Source records:
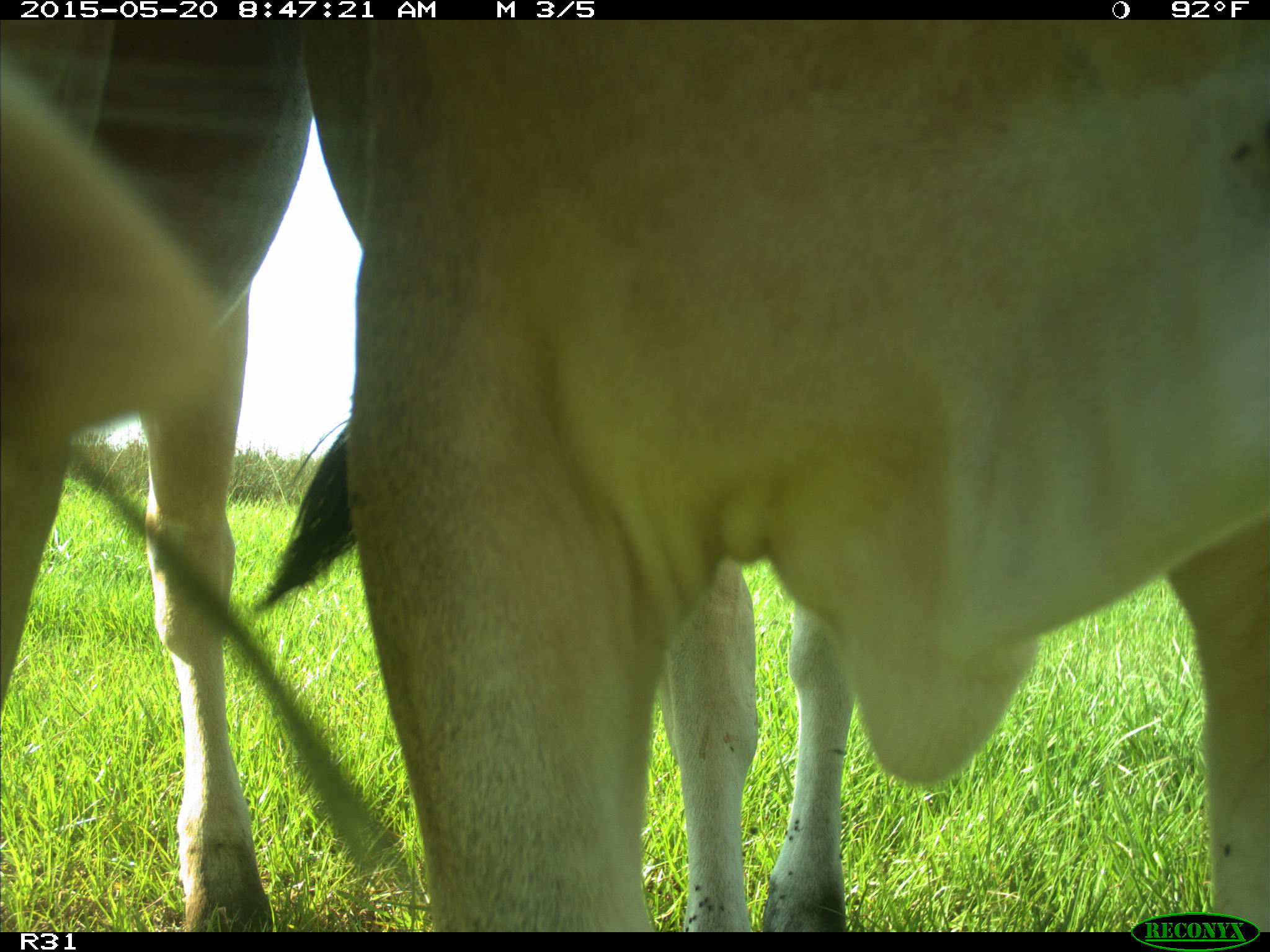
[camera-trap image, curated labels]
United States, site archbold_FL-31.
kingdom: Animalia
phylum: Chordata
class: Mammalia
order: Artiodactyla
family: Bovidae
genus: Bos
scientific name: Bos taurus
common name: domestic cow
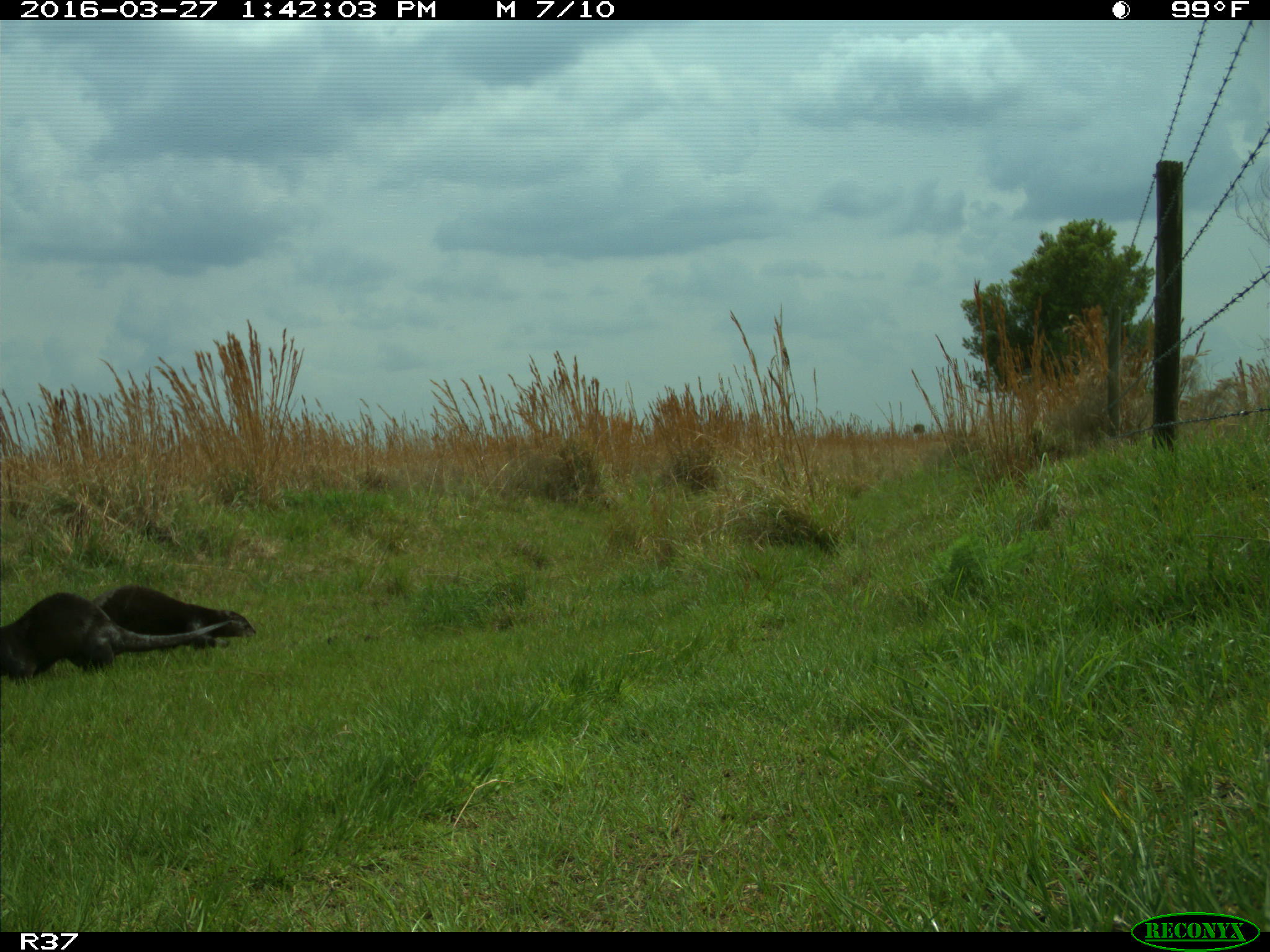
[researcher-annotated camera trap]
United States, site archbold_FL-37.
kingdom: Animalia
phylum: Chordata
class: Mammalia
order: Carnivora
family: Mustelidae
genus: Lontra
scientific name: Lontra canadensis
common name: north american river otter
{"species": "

Problem to work on: Restate word for word the lines of the data above that begin at the line with "common name: domestic cow" and end at the line with "common name: north american river otter", keeping both ends and dropping every picture.

Result of this exercise:
common name: domestic cow
[researcher-annotated camera trap]
United States, site archbold_FL-37.
kingdom: Animalia
phylum: Chordata
class: Mammalia
order: Carnivora
family: Mustelidae
genus: Lontra
scientific name: Lontra canadensis
common name: north american river otter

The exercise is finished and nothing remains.